EXTRACT:
((

Over the past two generations, particularly among many college grads, the 20s have become a sort of netherworld between adolescence and adulthood. Job-switching is common, and with it, periods of voluntary, transitional unemployment. And as marriage and parenthood have receded farther into the future, the first years after college have become, arguably, more carefree. In this recession, the term funemployment has gained some currency among single 20-somethings, prompting a small raft of youth-culture stories in the Los Angeles Times and San Francisco Weekly, on Gawker, and in other venues.
Most of the people interviewed in these stories seem merely to be trying to stay positive and make the best of a bad situation. They note that it’s a good time to reevaluate career choices; that since joblessness is now so common among their peers, it has lost much of its stigma; and that since they don’t have mortgages or kids, they have flexibility, and in this respect, they are lucky. All of this sounds sensible enough—it is intuitive to think that youth will be spared the worst of the recession’s scars.

))

TASKS TO CARRY OUT:
#1 Reproduce verbatim the passage on young adults in the recession, starting at "Most of the" and continuing up to and including "the recession’s scars.".
#2 Extend the passage on young adults in the recession, picking up immediately after its final sentence.

SUPPLIED INFORMATION:
((

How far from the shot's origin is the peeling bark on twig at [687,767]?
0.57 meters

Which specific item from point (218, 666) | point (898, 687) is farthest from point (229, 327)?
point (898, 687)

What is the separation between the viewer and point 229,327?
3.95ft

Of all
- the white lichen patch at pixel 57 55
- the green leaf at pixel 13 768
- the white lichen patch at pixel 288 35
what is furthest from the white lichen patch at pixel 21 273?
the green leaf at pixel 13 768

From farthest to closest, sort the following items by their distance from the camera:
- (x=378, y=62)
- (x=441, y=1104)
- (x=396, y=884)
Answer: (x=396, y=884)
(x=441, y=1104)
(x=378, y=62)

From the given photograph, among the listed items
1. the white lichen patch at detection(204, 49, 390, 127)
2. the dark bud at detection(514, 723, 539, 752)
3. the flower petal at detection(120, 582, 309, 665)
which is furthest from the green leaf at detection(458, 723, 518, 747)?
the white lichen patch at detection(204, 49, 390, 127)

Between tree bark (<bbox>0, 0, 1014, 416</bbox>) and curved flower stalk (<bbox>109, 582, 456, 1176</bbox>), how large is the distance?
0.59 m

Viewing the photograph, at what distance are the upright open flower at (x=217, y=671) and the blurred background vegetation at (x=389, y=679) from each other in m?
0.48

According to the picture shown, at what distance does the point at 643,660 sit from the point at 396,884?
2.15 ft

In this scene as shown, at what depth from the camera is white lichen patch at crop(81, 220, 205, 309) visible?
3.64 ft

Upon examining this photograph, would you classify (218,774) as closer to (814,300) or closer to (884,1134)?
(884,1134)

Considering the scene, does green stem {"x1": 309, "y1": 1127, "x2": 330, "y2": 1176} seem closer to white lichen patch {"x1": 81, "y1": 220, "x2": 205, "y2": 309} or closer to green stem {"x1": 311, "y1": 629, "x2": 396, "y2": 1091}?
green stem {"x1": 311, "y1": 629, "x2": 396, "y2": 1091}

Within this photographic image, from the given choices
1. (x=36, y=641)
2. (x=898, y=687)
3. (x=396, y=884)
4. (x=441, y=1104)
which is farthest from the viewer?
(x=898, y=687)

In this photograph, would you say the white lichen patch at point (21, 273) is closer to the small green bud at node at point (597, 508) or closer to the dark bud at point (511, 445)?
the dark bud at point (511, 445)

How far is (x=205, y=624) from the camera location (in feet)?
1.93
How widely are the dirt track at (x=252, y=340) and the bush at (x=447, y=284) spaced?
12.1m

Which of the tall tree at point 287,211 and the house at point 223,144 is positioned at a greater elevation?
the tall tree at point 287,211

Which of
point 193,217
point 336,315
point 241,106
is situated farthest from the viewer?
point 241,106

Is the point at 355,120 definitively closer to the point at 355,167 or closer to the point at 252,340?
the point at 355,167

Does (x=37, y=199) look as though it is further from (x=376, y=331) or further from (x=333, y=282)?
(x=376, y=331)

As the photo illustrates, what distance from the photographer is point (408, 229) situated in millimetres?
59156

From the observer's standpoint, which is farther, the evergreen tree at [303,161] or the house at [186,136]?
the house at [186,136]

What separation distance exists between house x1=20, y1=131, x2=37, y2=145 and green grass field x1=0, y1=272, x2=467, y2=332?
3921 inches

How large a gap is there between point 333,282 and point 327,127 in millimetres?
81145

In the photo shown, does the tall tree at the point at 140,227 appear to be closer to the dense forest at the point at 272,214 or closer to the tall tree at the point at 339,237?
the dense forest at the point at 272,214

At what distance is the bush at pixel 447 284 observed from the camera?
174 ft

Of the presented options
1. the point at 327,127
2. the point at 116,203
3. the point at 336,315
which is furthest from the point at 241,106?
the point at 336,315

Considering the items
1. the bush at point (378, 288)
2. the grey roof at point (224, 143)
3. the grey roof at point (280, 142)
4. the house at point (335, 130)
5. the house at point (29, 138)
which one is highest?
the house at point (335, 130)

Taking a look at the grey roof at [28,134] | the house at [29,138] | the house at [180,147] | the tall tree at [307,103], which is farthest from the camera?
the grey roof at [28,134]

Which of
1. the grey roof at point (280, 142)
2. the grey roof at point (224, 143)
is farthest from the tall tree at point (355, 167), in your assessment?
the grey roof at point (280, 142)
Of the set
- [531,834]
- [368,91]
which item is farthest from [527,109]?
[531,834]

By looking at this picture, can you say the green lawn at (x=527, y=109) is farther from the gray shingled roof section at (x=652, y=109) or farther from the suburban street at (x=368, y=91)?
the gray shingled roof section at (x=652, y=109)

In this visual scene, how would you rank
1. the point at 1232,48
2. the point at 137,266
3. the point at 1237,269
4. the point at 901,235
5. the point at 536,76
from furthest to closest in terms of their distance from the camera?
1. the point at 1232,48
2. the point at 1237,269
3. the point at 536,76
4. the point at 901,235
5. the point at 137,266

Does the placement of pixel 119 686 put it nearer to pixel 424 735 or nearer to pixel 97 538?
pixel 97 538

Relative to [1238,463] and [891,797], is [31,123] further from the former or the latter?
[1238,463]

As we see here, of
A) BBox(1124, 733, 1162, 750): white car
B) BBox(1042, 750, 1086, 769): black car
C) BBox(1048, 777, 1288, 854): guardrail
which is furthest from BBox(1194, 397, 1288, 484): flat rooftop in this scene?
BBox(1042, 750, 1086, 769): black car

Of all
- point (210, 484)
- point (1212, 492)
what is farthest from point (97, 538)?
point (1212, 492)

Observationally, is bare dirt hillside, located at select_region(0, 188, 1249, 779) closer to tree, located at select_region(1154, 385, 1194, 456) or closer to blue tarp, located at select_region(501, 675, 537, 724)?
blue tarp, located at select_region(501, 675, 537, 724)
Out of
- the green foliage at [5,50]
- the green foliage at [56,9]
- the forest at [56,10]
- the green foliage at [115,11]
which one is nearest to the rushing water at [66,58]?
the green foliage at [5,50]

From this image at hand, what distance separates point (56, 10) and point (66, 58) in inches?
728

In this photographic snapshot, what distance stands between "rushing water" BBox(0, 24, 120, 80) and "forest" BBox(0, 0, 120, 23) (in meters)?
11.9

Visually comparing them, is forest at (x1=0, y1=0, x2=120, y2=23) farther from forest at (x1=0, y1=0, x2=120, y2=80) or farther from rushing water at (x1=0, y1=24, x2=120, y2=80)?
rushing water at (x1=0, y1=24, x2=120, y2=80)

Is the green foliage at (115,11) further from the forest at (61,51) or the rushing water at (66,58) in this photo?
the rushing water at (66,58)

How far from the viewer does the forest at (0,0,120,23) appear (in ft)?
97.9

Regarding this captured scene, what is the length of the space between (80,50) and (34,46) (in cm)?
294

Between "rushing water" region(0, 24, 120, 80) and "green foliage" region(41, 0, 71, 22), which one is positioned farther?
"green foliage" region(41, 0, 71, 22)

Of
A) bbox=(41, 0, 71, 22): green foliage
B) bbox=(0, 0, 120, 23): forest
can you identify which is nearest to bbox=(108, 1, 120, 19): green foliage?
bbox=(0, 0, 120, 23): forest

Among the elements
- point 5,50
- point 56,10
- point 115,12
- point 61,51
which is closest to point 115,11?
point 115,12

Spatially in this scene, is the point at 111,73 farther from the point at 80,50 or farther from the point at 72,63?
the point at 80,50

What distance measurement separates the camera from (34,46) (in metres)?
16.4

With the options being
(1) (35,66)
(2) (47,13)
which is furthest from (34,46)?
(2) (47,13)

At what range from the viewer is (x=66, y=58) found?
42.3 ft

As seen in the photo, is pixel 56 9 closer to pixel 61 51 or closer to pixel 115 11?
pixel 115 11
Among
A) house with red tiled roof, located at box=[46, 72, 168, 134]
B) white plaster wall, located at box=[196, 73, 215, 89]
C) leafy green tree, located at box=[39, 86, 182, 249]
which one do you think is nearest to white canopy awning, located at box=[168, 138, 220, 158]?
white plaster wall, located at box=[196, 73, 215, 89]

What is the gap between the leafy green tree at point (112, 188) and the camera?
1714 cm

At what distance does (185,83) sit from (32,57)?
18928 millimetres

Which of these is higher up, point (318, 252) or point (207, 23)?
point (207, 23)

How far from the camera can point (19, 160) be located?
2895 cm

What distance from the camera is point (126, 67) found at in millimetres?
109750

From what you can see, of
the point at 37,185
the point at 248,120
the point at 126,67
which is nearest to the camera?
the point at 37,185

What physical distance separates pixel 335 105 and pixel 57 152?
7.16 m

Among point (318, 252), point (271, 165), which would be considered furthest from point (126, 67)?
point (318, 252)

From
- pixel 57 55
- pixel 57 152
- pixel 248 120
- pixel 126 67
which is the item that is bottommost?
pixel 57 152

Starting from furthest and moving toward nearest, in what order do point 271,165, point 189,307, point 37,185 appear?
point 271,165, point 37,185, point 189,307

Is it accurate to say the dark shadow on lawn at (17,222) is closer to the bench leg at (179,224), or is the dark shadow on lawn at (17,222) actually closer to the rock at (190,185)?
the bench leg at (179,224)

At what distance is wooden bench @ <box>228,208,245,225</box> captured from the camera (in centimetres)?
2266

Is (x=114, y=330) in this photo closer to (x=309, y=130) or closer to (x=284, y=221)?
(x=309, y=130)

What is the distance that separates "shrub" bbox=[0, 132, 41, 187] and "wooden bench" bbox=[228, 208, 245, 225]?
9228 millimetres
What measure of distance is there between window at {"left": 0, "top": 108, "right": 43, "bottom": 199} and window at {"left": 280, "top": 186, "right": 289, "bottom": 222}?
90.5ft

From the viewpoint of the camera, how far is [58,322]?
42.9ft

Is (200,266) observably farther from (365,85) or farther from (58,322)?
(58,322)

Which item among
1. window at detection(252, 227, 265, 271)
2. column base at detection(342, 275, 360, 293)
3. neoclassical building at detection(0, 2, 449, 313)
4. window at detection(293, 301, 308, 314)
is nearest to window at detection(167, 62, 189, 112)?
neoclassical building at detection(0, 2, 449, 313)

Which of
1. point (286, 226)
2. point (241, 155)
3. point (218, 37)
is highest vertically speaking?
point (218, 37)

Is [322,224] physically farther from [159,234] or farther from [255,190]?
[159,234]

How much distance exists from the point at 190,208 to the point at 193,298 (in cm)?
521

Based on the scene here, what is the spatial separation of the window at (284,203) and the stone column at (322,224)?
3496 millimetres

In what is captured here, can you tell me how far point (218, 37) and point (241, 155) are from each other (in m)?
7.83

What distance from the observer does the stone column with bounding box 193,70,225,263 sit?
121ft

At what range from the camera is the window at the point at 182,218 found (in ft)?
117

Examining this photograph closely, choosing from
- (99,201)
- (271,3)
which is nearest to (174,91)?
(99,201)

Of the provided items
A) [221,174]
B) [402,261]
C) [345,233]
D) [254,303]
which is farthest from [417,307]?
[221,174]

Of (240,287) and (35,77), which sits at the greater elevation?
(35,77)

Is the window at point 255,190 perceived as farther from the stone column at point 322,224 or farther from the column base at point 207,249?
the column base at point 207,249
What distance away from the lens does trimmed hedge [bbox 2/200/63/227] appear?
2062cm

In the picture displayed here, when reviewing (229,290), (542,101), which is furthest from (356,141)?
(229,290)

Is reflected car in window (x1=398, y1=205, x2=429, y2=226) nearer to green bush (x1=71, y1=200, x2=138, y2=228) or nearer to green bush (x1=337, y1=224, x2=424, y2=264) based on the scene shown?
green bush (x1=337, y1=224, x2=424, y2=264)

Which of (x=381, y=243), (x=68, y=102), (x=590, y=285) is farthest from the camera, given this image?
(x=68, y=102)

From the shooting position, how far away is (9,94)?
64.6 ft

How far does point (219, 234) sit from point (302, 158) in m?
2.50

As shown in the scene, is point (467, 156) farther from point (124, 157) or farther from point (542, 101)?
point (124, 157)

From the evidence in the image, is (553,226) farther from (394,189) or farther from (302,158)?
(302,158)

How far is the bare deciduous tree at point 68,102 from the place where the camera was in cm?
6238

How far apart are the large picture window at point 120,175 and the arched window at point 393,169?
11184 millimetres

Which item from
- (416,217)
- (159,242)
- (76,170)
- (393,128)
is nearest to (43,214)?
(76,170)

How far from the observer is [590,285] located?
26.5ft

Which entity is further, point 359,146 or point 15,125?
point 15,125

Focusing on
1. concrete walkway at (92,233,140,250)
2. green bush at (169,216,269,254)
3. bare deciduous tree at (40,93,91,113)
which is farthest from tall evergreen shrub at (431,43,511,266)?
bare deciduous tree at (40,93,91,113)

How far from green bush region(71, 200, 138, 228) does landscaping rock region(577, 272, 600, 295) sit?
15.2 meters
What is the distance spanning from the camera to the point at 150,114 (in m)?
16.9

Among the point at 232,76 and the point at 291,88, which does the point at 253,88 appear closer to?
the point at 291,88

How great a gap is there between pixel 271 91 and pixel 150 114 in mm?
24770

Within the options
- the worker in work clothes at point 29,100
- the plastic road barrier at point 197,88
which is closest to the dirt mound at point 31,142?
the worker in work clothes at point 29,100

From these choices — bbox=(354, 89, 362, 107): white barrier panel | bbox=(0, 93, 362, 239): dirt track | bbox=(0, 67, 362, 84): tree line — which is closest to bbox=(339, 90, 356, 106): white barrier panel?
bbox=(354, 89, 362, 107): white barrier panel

))

ANSWERS IN ORDER:
#1
Most of the people interviewed in these stories seem merely to be trying to stay positive and make the best of a bad situation. They note that it’s a good time to reevaluate career choices; that since joblessness is now so common among their peers, it has lost much of its stigma; and that since they don’t have mortgages or kids, they have flexibility, and in this respect, they are lucky. All of this sounds sensible enough—it is intuitive to think that youth will be spared the worst of the recession’s scars.

#2
But in fact a whole generation of young adults is likely to see its life chances permanently diminished by this recession. Lisa Kahn, an economist at Yale, has studied the impact of recessions on the lifetime earnings of young workers. In one recent study, she followed the career paths of white men who graduated from college between 1979 and 1989. She found that, all else equal, for every one-percentage-point increase in the national unemployment rate, the starting income of new graduates fell by as much as 7 percent; the unluckiest graduates of the decade, who emerged into the teeth of the 1981–82 recession, made roughly 25 percent less in their first year than graduates who stepped into boom times.
But what’s truly remarkable is the persistence of the earnings gap. Five, 10, 15 years after graduation, after untold promotions and career changes spanning booms and busts, the unlucky graduates never closed the gap. Seventeen years after graduation, those who had entered the workforce during inhospitable times were still earning 10 percent less on average than those who had emerged into a more bountiful climate. When you add up all the earnings losses over the years, Kahn says, it’s as if the lucky graduates had been given a gift of about $100,000, adjusted for inflation, immediately upon graduation—or, alternatively, as if the unlucky ones had been saddled with a debt of the same size.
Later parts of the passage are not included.